:: Brano ::
------------------------------------------------------------

«Erano più di una
cinquantina, e invasero il piccolo spiazzo d'erba sporca intorno al
trampolino: per primo partì il Monnezza, biondo come la paglia e
pieno di cigolini rossi, e fece un carpio con le sette bellezze: gli
andarono dietro Remo, lo Spudorato, il Pecetto,il Ciccione...»
questo il modo in cui Pasolini in Ragazzi di vita introduce
Pecetto, un border-line che ne diverrà negli anni a venire,
inaspettatamente, una
sorta di aedo omerico. 'Pecetto' perché il padre faceva il calzolaio
ed usava la pece per impastare e fissare le suole allo spago. E prima
di tornare alla vita civile a fare er carzolaro era finito al
confino a Ventotene insieme a Sandro Pertini per antifascismo. In
verità Silvio Parrello - queste le coordinate anagrafiche al riparo
del nick-name - è appartenuto a una fauna mista di viventi separat
da una linea di confine che divide da sempre i sommersi e i salvati.

------------------------------------------------------------

:: Consegna ::
Trascrivi per intero il brano su Pecetto, senza cambiare nulla. I record non hanno alcun ruolo in questo esercizio.

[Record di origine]
------------------------------------------------------------

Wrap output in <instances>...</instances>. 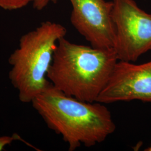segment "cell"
<instances>
[{
	"label": "cell",
	"mask_w": 151,
	"mask_h": 151,
	"mask_svg": "<svg viewBox=\"0 0 151 151\" xmlns=\"http://www.w3.org/2000/svg\"><path fill=\"white\" fill-rule=\"evenodd\" d=\"M115 30L114 49L118 60L135 62L151 50V14L134 0H113Z\"/></svg>",
	"instance_id": "277c9868"
},
{
	"label": "cell",
	"mask_w": 151,
	"mask_h": 151,
	"mask_svg": "<svg viewBox=\"0 0 151 151\" xmlns=\"http://www.w3.org/2000/svg\"><path fill=\"white\" fill-rule=\"evenodd\" d=\"M17 140H23L22 137L17 133H14L12 136L5 135L0 137V151H4L6 146L10 145L14 141ZM23 141L27 144V142Z\"/></svg>",
	"instance_id": "ba28073f"
},
{
	"label": "cell",
	"mask_w": 151,
	"mask_h": 151,
	"mask_svg": "<svg viewBox=\"0 0 151 151\" xmlns=\"http://www.w3.org/2000/svg\"><path fill=\"white\" fill-rule=\"evenodd\" d=\"M58 0H34L33 8L38 11L42 10L49 3L56 4Z\"/></svg>",
	"instance_id": "9c48e42d"
},
{
	"label": "cell",
	"mask_w": 151,
	"mask_h": 151,
	"mask_svg": "<svg viewBox=\"0 0 151 151\" xmlns=\"http://www.w3.org/2000/svg\"><path fill=\"white\" fill-rule=\"evenodd\" d=\"M32 104L48 128L68 143L69 151L82 145L91 147L101 143L116 129L105 104L81 101L65 94L51 83Z\"/></svg>",
	"instance_id": "6da1fadb"
},
{
	"label": "cell",
	"mask_w": 151,
	"mask_h": 151,
	"mask_svg": "<svg viewBox=\"0 0 151 151\" xmlns=\"http://www.w3.org/2000/svg\"><path fill=\"white\" fill-rule=\"evenodd\" d=\"M118 58L114 48L99 49L58 41L47 78L56 88L81 101H96Z\"/></svg>",
	"instance_id": "7a4b0ae2"
},
{
	"label": "cell",
	"mask_w": 151,
	"mask_h": 151,
	"mask_svg": "<svg viewBox=\"0 0 151 151\" xmlns=\"http://www.w3.org/2000/svg\"><path fill=\"white\" fill-rule=\"evenodd\" d=\"M66 34L65 27L47 21L21 37L19 47L8 60L11 66L9 78L22 103H32L50 83L47 73L54 50Z\"/></svg>",
	"instance_id": "3957f363"
},
{
	"label": "cell",
	"mask_w": 151,
	"mask_h": 151,
	"mask_svg": "<svg viewBox=\"0 0 151 151\" xmlns=\"http://www.w3.org/2000/svg\"><path fill=\"white\" fill-rule=\"evenodd\" d=\"M133 100L151 104V60L139 65L118 60L96 101L109 104Z\"/></svg>",
	"instance_id": "8992f818"
},
{
	"label": "cell",
	"mask_w": 151,
	"mask_h": 151,
	"mask_svg": "<svg viewBox=\"0 0 151 151\" xmlns=\"http://www.w3.org/2000/svg\"><path fill=\"white\" fill-rule=\"evenodd\" d=\"M34 0H0V8L5 10H14L23 8Z\"/></svg>",
	"instance_id": "52a82bcc"
},
{
	"label": "cell",
	"mask_w": 151,
	"mask_h": 151,
	"mask_svg": "<svg viewBox=\"0 0 151 151\" xmlns=\"http://www.w3.org/2000/svg\"><path fill=\"white\" fill-rule=\"evenodd\" d=\"M70 20L76 30L93 48H114L115 30L112 19L113 1L70 0Z\"/></svg>",
	"instance_id": "5b68a950"
},
{
	"label": "cell",
	"mask_w": 151,
	"mask_h": 151,
	"mask_svg": "<svg viewBox=\"0 0 151 151\" xmlns=\"http://www.w3.org/2000/svg\"><path fill=\"white\" fill-rule=\"evenodd\" d=\"M145 151H151V145L149 147H148L147 148H146L145 150Z\"/></svg>",
	"instance_id": "30bf717a"
}]
</instances>
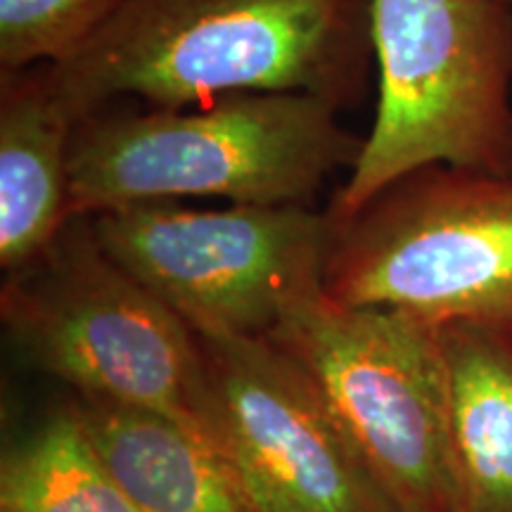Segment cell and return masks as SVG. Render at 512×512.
Listing matches in <instances>:
<instances>
[{
	"mask_svg": "<svg viewBox=\"0 0 512 512\" xmlns=\"http://www.w3.org/2000/svg\"><path fill=\"white\" fill-rule=\"evenodd\" d=\"M53 74L76 121L124 100L183 107L245 93L356 110L375 81L373 0H124Z\"/></svg>",
	"mask_w": 512,
	"mask_h": 512,
	"instance_id": "6da1fadb",
	"label": "cell"
},
{
	"mask_svg": "<svg viewBox=\"0 0 512 512\" xmlns=\"http://www.w3.org/2000/svg\"><path fill=\"white\" fill-rule=\"evenodd\" d=\"M363 143L337 107L302 93L107 105L76 121L69 197L74 214L188 197L311 204L337 171L354 169Z\"/></svg>",
	"mask_w": 512,
	"mask_h": 512,
	"instance_id": "7a4b0ae2",
	"label": "cell"
},
{
	"mask_svg": "<svg viewBox=\"0 0 512 512\" xmlns=\"http://www.w3.org/2000/svg\"><path fill=\"white\" fill-rule=\"evenodd\" d=\"M377 107L330 221L430 164L505 174L512 152V5L373 0Z\"/></svg>",
	"mask_w": 512,
	"mask_h": 512,
	"instance_id": "3957f363",
	"label": "cell"
},
{
	"mask_svg": "<svg viewBox=\"0 0 512 512\" xmlns=\"http://www.w3.org/2000/svg\"><path fill=\"white\" fill-rule=\"evenodd\" d=\"M0 316L19 356L76 396L150 408L214 441L200 337L102 249L88 214L8 273Z\"/></svg>",
	"mask_w": 512,
	"mask_h": 512,
	"instance_id": "277c9868",
	"label": "cell"
},
{
	"mask_svg": "<svg viewBox=\"0 0 512 512\" xmlns=\"http://www.w3.org/2000/svg\"><path fill=\"white\" fill-rule=\"evenodd\" d=\"M323 290L444 328L512 332V176L430 164L332 221Z\"/></svg>",
	"mask_w": 512,
	"mask_h": 512,
	"instance_id": "5b68a950",
	"label": "cell"
},
{
	"mask_svg": "<svg viewBox=\"0 0 512 512\" xmlns=\"http://www.w3.org/2000/svg\"><path fill=\"white\" fill-rule=\"evenodd\" d=\"M268 339L302 366L399 512H463L439 332L325 290Z\"/></svg>",
	"mask_w": 512,
	"mask_h": 512,
	"instance_id": "8992f818",
	"label": "cell"
},
{
	"mask_svg": "<svg viewBox=\"0 0 512 512\" xmlns=\"http://www.w3.org/2000/svg\"><path fill=\"white\" fill-rule=\"evenodd\" d=\"M117 264L197 337H268L323 290L332 221L311 204L195 209L138 202L88 214Z\"/></svg>",
	"mask_w": 512,
	"mask_h": 512,
	"instance_id": "52a82bcc",
	"label": "cell"
},
{
	"mask_svg": "<svg viewBox=\"0 0 512 512\" xmlns=\"http://www.w3.org/2000/svg\"><path fill=\"white\" fill-rule=\"evenodd\" d=\"M200 342L211 439L247 512H399L311 375L273 339Z\"/></svg>",
	"mask_w": 512,
	"mask_h": 512,
	"instance_id": "ba28073f",
	"label": "cell"
},
{
	"mask_svg": "<svg viewBox=\"0 0 512 512\" xmlns=\"http://www.w3.org/2000/svg\"><path fill=\"white\" fill-rule=\"evenodd\" d=\"M74 128L53 64L0 74V268L5 273L36 261L72 221Z\"/></svg>",
	"mask_w": 512,
	"mask_h": 512,
	"instance_id": "9c48e42d",
	"label": "cell"
},
{
	"mask_svg": "<svg viewBox=\"0 0 512 512\" xmlns=\"http://www.w3.org/2000/svg\"><path fill=\"white\" fill-rule=\"evenodd\" d=\"M83 430L140 512H247L214 441L150 408L76 396Z\"/></svg>",
	"mask_w": 512,
	"mask_h": 512,
	"instance_id": "30bf717a",
	"label": "cell"
},
{
	"mask_svg": "<svg viewBox=\"0 0 512 512\" xmlns=\"http://www.w3.org/2000/svg\"><path fill=\"white\" fill-rule=\"evenodd\" d=\"M463 512H512V332L437 328Z\"/></svg>",
	"mask_w": 512,
	"mask_h": 512,
	"instance_id": "8fae6325",
	"label": "cell"
},
{
	"mask_svg": "<svg viewBox=\"0 0 512 512\" xmlns=\"http://www.w3.org/2000/svg\"><path fill=\"white\" fill-rule=\"evenodd\" d=\"M0 512L140 510L102 465L72 401H67L5 448Z\"/></svg>",
	"mask_w": 512,
	"mask_h": 512,
	"instance_id": "7c38bea8",
	"label": "cell"
},
{
	"mask_svg": "<svg viewBox=\"0 0 512 512\" xmlns=\"http://www.w3.org/2000/svg\"><path fill=\"white\" fill-rule=\"evenodd\" d=\"M124 0H0V69L62 64L110 22Z\"/></svg>",
	"mask_w": 512,
	"mask_h": 512,
	"instance_id": "4fadbf2b",
	"label": "cell"
},
{
	"mask_svg": "<svg viewBox=\"0 0 512 512\" xmlns=\"http://www.w3.org/2000/svg\"><path fill=\"white\" fill-rule=\"evenodd\" d=\"M505 174H510V176H512V152H510V162H508V171H505Z\"/></svg>",
	"mask_w": 512,
	"mask_h": 512,
	"instance_id": "5bb4252c",
	"label": "cell"
},
{
	"mask_svg": "<svg viewBox=\"0 0 512 512\" xmlns=\"http://www.w3.org/2000/svg\"><path fill=\"white\" fill-rule=\"evenodd\" d=\"M505 3H510V5H512V0H505Z\"/></svg>",
	"mask_w": 512,
	"mask_h": 512,
	"instance_id": "9a60e30c",
	"label": "cell"
}]
</instances>
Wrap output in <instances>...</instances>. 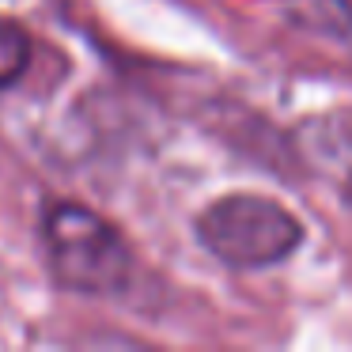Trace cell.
Returning <instances> with one entry per match:
<instances>
[{"mask_svg":"<svg viewBox=\"0 0 352 352\" xmlns=\"http://www.w3.org/2000/svg\"><path fill=\"white\" fill-rule=\"evenodd\" d=\"M349 205H352V182H349Z\"/></svg>","mask_w":352,"mask_h":352,"instance_id":"cell-4","label":"cell"},{"mask_svg":"<svg viewBox=\"0 0 352 352\" xmlns=\"http://www.w3.org/2000/svg\"><path fill=\"white\" fill-rule=\"evenodd\" d=\"M31 65V38L19 23L0 19V91L12 87Z\"/></svg>","mask_w":352,"mask_h":352,"instance_id":"cell-3","label":"cell"},{"mask_svg":"<svg viewBox=\"0 0 352 352\" xmlns=\"http://www.w3.org/2000/svg\"><path fill=\"white\" fill-rule=\"evenodd\" d=\"M197 239L212 258L231 269H269L296 250L303 228L273 197L231 193L201 212Z\"/></svg>","mask_w":352,"mask_h":352,"instance_id":"cell-2","label":"cell"},{"mask_svg":"<svg viewBox=\"0 0 352 352\" xmlns=\"http://www.w3.org/2000/svg\"><path fill=\"white\" fill-rule=\"evenodd\" d=\"M42 243L54 276L80 296H118L129 284V246L91 208L57 201L42 220Z\"/></svg>","mask_w":352,"mask_h":352,"instance_id":"cell-1","label":"cell"}]
</instances>
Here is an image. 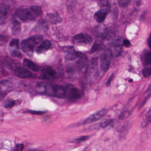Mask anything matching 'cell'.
Wrapping results in <instances>:
<instances>
[{"label": "cell", "mask_w": 151, "mask_h": 151, "mask_svg": "<svg viewBox=\"0 0 151 151\" xmlns=\"http://www.w3.org/2000/svg\"><path fill=\"white\" fill-rule=\"evenodd\" d=\"M36 91L40 94L64 99L66 96V90L63 86L53 85L45 82H39L36 86Z\"/></svg>", "instance_id": "1"}, {"label": "cell", "mask_w": 151, "mask_h": 151, "mask_svg": "<svg viewBox=\"0 0 151 151\" xmlns=\"http://www.w3.org/2000/svg\"><path fill=\"white\" fill-rule=\"evenodd\" d=\"M42 9L40 7L34 6L30 8H22L16 12L15 15L23 22L34 21L41 16Z\"/></svg>", "instance_id": "2"}, {"label": "cell", "mask_w": 151, "mask_h": 151, "mask_svg": "<svg viewBox=\"0 0 151 151\" xmlns=\"http://www.w3.org/2000/svg\"><path fill=\"white\" fill-rule=\"evenodd\" d=\"M43 37L41 35H35L21 42V47L23 52L29 56L33 54L34 47L43 40Z\"/></svg>", "instance_id": "3"}, {"label": "cell", "mask_w": 151, "mask_h": 151, "mask_svg": "<svg viewBox=\"0 0 151 151\" xmlns=\"http://www.w3.org/2000/svg\"><path fill=\"white\" fill-rule=\"evenodd\" d=\"M92 37L89 34L86 33H80L76 35L73 38V42L74 45L77 46H87L92 44Z\"/></svg>", "instance_id": "4"}, {"label": "cell", "mask_w": 151, "mask_h": 151, "mask_svg": "<svg viewBox=\"0 0 151 151\" xmlns=\"http://www.w3.org/2000/svg\"><path fill=\"white\" fill-rule=\"evenodd\" d=\"M112 55L109 50L104 51L101 55L100 68L103 72L108 70L111 63Z\"/></svg>", "instance_id": "5"}, {"label": "cell", "mask_w": 151, "mask_h": 151, "mask_svg": "<svg viewBox=\"0 0 151 151\" xmlns=\"http://www.w3.org/2000/svg\"><path fill=\"white\" fill-rule=\"evenodd\" d=\"M66 96L71 101H76L81 98V94L79 90L72 85L67 86L66 89Z\"/></svg>", "instance_id": "6"}, {"label": "cell", "mask_w": 151, "mask_h": 151, "mask_svg": "<svg viewBox=\"0 0 151 151\" xmlns=\"http://www.w3.org/2000/svg\"><path fill=\"white\" fill-rule=\"evenodd\" d=\"M99 76L98 58H93L91 60L90 70L89 73V80L90 83L93 82L97 79Z\"/></svg>", "instance_id": "7"}, {"label": "cell", "mask_w": 151, "mask_h": 151, "mask_svg": "<svg viewBox=\"0 0 151 151\" xmlns=\"http://www.w3.org/2000/svg\"><path fill=\"white\" fill-rule=\"evenodd\" d=\"M76 67L82 73H86L89 68V61L86 55L82 53L78 58L76 62Z\"/></svg>", "instance_id": "8"}, {"label": "cell", "mask_w": 151, "mask_h": 151, "mask_svg": "<svg viewBox=\"0 0 151 151\" xmlns=\"http://www.w3.org/2000/svg\"><path fill=\"white\" fill-rule=\"evenodd\" d=\"M13 87V83L9 80H5L0 82V101L11 91Z\"/></svg>", "instance_id": "9"}, {"label": "cell", "mask_w": 151, "mask_h": 151, "mask_svg": "<svg viewBox=\"0 0 151 151\" xmlns=\"http://www.w3.org/2000/svg\"><path fill=\"white\" fill-rule=\"evenodd\" d=\"M122 43L120 40L116 39L112 41L108 49L112 56L117 57L121 54L122 50Z\"/></svg>", "instance_id": "10"}, {"label": "cell", "mask_w": 151, "mask_h": 151, "mask_svg": "<svg viewBox=\"0 0 151 151\" xmlns=\"http://www.w3.org/2000/svg\"><path fill=\"white\" fill-rule=\"evenodd\" d=\"M9 51L11 56L15 58H21L22 56L19 47V40L14 39L10 42Z\"/></svg>", "instance_id": "11"}, {"label": "cell", "mask_w": 151, "mask_h": 151, "mask_svg": "<svg viewBox=\"0 0 151 151\" xmlns=\"http://www.w3.org/2000/svg\"><path fill=\"white\" fill-rule=\"evenodd\" d=\"M56 77V72L54 69L50 67L44 68L42 70L40 78L44 80L52 81Z\"/></svg>", "instance_id": "12"}, {"label": "cell", "mask_w": 151, "mask_h": 151, "mask_svg": "<svg viewBox=\"0 0 151 151\" xmlns=\"http://www.w3.org/2000/svg\"><path fill=\"white\" fill-rule=\"evenodd\" d=\"M9 6L6 4H0V26L6 23L9 12Z\"/></svg>", "instance_id": "13"}, {"label": "cell", "mask_w": 151, "mask_h": 151, "mask_svg": "<svg viewBox=\"0 0 151 151\" xmlns=\"http://www.w3.org/2000/svg\"><path fill=\"white\" fill-rule=\"evenodd\" d=\"M107 111L108 110L105 109H103L99 110L97 113H95L91 115L90 116H88L84 121V123H91L93 122H95L96 121H98V120H99L101 118V117H103L105 114H107Z\"/></svg>", "instance_id": "14"}, {"label": "cell", "mask_w": 151, "mask_h": 151, "mask_svg": "<svg viewBox=\"0 0 151 151\" xmlns=\"http://www.w3.org/2000/svg\"><path fill=\"white\" fill-rule=\"evenodd\" d=\"M9 25L13 35L17 36L19 34L21 31V24L14 17L9 18Z\"/></svg>", "instance_id": "15"}, {"label": "cell", "mask_w": 151, "mask_h": 151, "mask_svg": "<svg viewBox=\"0 0 151 151\" xmlns=\"http://www.w3.org/2000/svg\"><path fill=\"white\" fill-rule=\"evenodd\" d=\"M17 76L21 78H30L33 76L32 73L27 69L23 68H17L15 70Z\"/></svg>", "instance_id": "16"}, {"label": "cell", "mask_w": 151, "mask_h": 151, "mask_svg": "<svg viewBox=\"0 0 151 151\" xmlns=\"http://www.w3.org/2000/svg\"><path fill=\"white\" fill-rule=\"evenodd\" d=\"M109 10L105 9H101L99 11L95 13L94 16V19L99 23L103 22L106 19Z\"/></svg>", "instance_id": "17"}, {"label": "cell", "mask_w": 151, "mask_h": 151, "mask_svg": "<svg viewBox=\"0 0 151 151\" xmlns=\"http://www.w3.org/2000/svg\"><path fill=\"white\" fill-rule=\"evenodd\" d=\"M78 70L76 66L70 64L66 68V71L69 78L72 80L76 79L78 76Z\"/></svg>", "instance_id": "18"}, {"label": "cell", "mask_w": 151, "mask_h": 151, "mask_svg": "<svg viewBox=\"0 0 151 151\" xmlns=\"http://www.w3.org/2000/svg\"><path fill=\"white\" fill-rule=\"evenodd\" d=\"M52 46L51 42L49 40H44L36 49V52L39 54L44 53L50 49Z\"/></svg>", "instance_id": "19"}, {"label": "cell", "mask_w": 151, "mask_h": 151, "mask_svg": "<svg viewBox=\"0 0 151 151\" xmlns=\"http://www.w3.org/2000/svg\"><path fill=\"white\" fill-rule=\"evenodd\" d=\"M47 20L52 24H57L62 21L61 17L57 13L48 14L47 16Z\"/></svg>", "instance_id": "20"}, {"label": "cell", "mask_w": 151, "mask_h": 151, "mask_svg": "<svg viewBox=\"0 0 151 151\" xmlns=\"http://www.w3.org/2000/svg\"><path fill=\"white\" fill-rule=\"evenodd\" d=\"M142 63L145 66H148L151 63V54L150 51H145L141 57Z\"/></svg>", "instance_id": "21"}, {"label": "cell", "mask_w": 151, "mask_h": 151, "mask_svg": "<svg viewBox=\"0 0 151 151\" xmlns=\"http://www.w3.org/2000/svg\"><path fill=\"white\" fill-rule=\"evenodd\" d=\"M23 65L34 72H37L39 70V67L33 62L28 59H26L24 60Z\"/></svg>", "instance_id": "22"}, {"label": "cell", "mask_w": 151, "mask_h": 151, "mask_svg": "<svg viewBox=\"0 0 151 151\" xmlns=\"http://www.w3.org/2000/svg\"><path fill=\"white\" fill-rule=\"evenodd\" d=\"M82 53L80 52H77L75 50L73 52L67 53L66 56V60L69 61H73L77 59L81 55Z\"/></svg>", "instance_id": "23"}, {"label": "cell", "mask_w": 151, "mask_h": 151, "mask_svg": "<svg viewBox=\"0 0 151 151\" xmlns=\"http://www.w3.org/2000/svg\"><path fill=\"white\" fill-rule=\"evenodd\" d=\"M16 101L12 99H7L4 101V106L5 108L11 109L15 105Z\"/></svg>", "instance_id": "24"}, {"label": "cell", "mask_w": 151, "mask_h": 151, "mask_svg": "<svg viewBox=\"0 0 151 151\" xmlns=\"http://www.w3.org/2000/svg\"><path fill=\"white\" fill-rule=\"evenodd\" d=\"M130 113L129 110H125L120 114L118 116V118L120 120H124L128 118L130 116Z\"/></svg>", "instance_id": "25"}, {"label": "cell", "mask_w": 151, "mask_h": 151, "mask_svg": "<svg viewBox=\"0 0 151 151\" xmlns=\"http://www.w3.org/2000/svg\"><path fill=\"white\" fill-rule=\"evenodd\" d=\"M89 137L88 136H83L79 137L76 138L72 140V143H79L83 141H86L89 139Z\"/></svg>", "instance_id": "26"}, {"label": "cell", "mask_w": 151, "mask_h": 151, "mask_svg": "<svg viewBox=\"0 0 151 151\" xmlns=\"http://www.w3.org/2000/svg\"><path fill=\"white\" fill-rule=\"evenodd\" d=\"M76 3V0H67V7L70 11H71L75 8Z\"/></svg>", "instance_id": "27"}, {"label": "cell", "mask_w": 151, "mask_h": 151, "mask_svg": "<svg viewBox=\"0 0 151 151\" xmlns=\"http://www.w3.org/2000/svg\"><path fill=\"white\" fill-rule=\"evenodd\" d=\"M112 121H113V120L111 119H104L101 123L100 127L103 129L106 128L112 122Z\"/></svg>", "instance_id": "28"}, {"label": "cell", "mask_w": 151, "mask_h": 151, "mask_svg": "<svg viewBox=\"0 0 151 151\" xmlns=\"http://www.w3.org/2000/svg\"><path fill=\"white\" fill-rule=\"evenodd\" d=\"M142 75L144 77L148 78L151 75V68L150 67L144 68L142 71Z\"/></svg>", "instance_id": "29"}, {"label": "cell", "mask_w": 151, "mask_h": 151, "mask_svg": "<svg viewBox=\"0 0 151 151\" xmlns=\"http://www.w3.org/2000/svg\"><path fill=\"white\" fill-rule=\"evenodd\" d=\"M102 47V44L99 42H95L91 49L92 52H94L100 49Z\"/></svg>", "instance_id": "30"}, {"label": "cell", "mask_w": 151, "mask_h": 151, "mask_svg": "<svg viewBox=\"0 0 151 151\" xmlns=\"http://www.w3.org/2000/svg\"><path fill=\"white\" fill-rule=\"evenodd\" d=\"M130 0H117L119 6L122 7L127 6L130 2Z\"/></svg>", "instance_id": "31"}, {"label": "cell", "mask_w": 151, "mask_h": 151, "mask_svg": "<svg viewBox=\"0 0 151 151\" xmlns=\"http://www.w3.org/2000/svg\"><path fill=\"white\" fill-rule=\"evenodd\" d=\"M151 109H149L148 112H147V114L146 115V122L145 123H144L143 124V126H145L146 125H148L151 122Z\"/></svg>", "instance_id": "32"}, {"label": "cell", "mask_w": 151, "mask_h": 151, "mask_svg": "<svg viewBox=\"0 0 151 151\" xmlns=\"http://www.w3.org/2000/svg\"><path fill=\"white\" fill-rule=\"evenodd\" d=\"M75 50H75L74 47L72 46L65 47H63V51L64 53H66L70 52H73V51H74Z\"/></svg>", "instance_id": "33"}, {"label": "cell", "mask_w": 151, "mask_h": 151, "mask_svg": "<svg viewBox=\"0 0 151 151\" xmlns=\"http://www.w3.org/2000/svg\"><path fill=\"white\" fill-rule=\"evenodd\" d=\"M114 74H111V76H109V78L108 79L106 83V86L107 87H109L110 86L111 84V82L112 80L114 79Z\"/></svg>", "instance_id": "34"}, {"label": "cell", "mask_w": 151, "mask_h": 151, "mask_svg": "<svg viewBox=\"0 0 151 151\" xmlns=\"http://www.w3.org/2000/svg\"><path fill=\"white\" fill-rule=\"evenodd\" d=\"M122 45L124 46L125 47H129L131 46L130 42L128 40L124 39L123 40Z\"/></svg>", "instance_id": "35"}, {"label": "cell", "mask_w": 151, "mask_h": 151, "mask_svg": "<svg viewBox=\"0 0 151 151\" xmlns=\"http://www.w3.org/2000/svg\"><path fill=\"white\" fill-rule=\"evenodd\" d=\"M26 112L36 115H41L44 113V112H42V111H33V110H28V111H26Z\"/></svg>", "instance_id": "36"}, {"label": "cell", "mask_w": 151, "mask_h": 151, "mask_svg": "<svg viewBox=\"0 0 151 151\" xmlns=\"http://www.w3.org/2000/svg\"><path fill=\"white\" fill-rule=\"evenodd\" d=\"M24 148L23 145L21 144V145H17L15 147L14 150H17V151H22Z\"/></svg>", "instance_id": "37"}, {"label": "cell", "mask_w": 151, "mask_h": 151, "mask_svg": "<svg viewBox=\"0 0 151 151\" xmlns=\"http://www.w3.org/2000/svg\"><path fill=\"white\" fill-rule=\"evenodd\" d=\"M7 41L6 38L5 37L2 35H0V44Z\"/></svg>", "instance_id": "38"}, {"label": "cell", "mask_w": 151, "mask_h": 151, "mask_svg": "<svg viewBox=\"0 0 151 151\" xmlns=\"http://www.w3.org/2000/svg\"><path fill=\"white\" fill-rule=\"evenodd\" d=\"M3 117V113H2L1 111H0V122L2 120Z\"/></svg>", "instance_id": "39"}, {"label": "cell", "mask_w": 151, "mask_h": 151, "mask_svg": "<svg viewBox=\"0 0 151 151\" xmlns=\"http://www.w3.org/2000/svg\"><path fill=\"white\" fill-rule=\"evenodd\" d=\"M135 1H136V3L137 4H139L140 3V1H141V0H134Z\"/></svg>", "instance_id": "40"}, {"label": "cell", "mask_w": 151, "mask_h": 151, "mask_svg": "<svg viewBox=\"0 0 151 151\" xmlns=\"http://www.w3.org/2000/svg\"><path fill=\"white\" fill-rule=\"evenodd\" d=\"M147 42H148V46H149V47H150V37H149V38H148V41H147Z\"/></svg>", "instance_id": "41"}]
</instances>
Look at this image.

------------------------------------------------------------

:: Svolgimento ::
«Erano più di una
cinquantina, e invasero il piccolo spiazzo d'erba sporca intorno al
trampolino: per primo partì il Monnezza, biondo come la paglia e
pieno di cigolini rossi, e fece un carpio con le sette bellezze: gli
andarono dietro Remo, lo Spudorato, il Pecetto,il Ciccione...»
questo il modo in cui Pasolini in Ragazzi di vita introduce
Pecetto, un border-line che ne diverrà negli anni a venire,
inaspettatamente, una
sorta di aedo omerico. 'Pecetto' perché il padre faceva il calzolaio
ed usava la pece per impastare e fissare le suole allo spago. E prima
di tornare alla vita civile a fare er carzolaro era finito al
confino a Ventotene insieme a Sandro Pertini per antifascismo. In
verità Silvio Parrello - queste le coordinate anagrafiche al riparo
del nick-name - è appartenuto a una fauna mista di viventi separat
da una linea di confine che divide da sempre i sommersi e i salvati.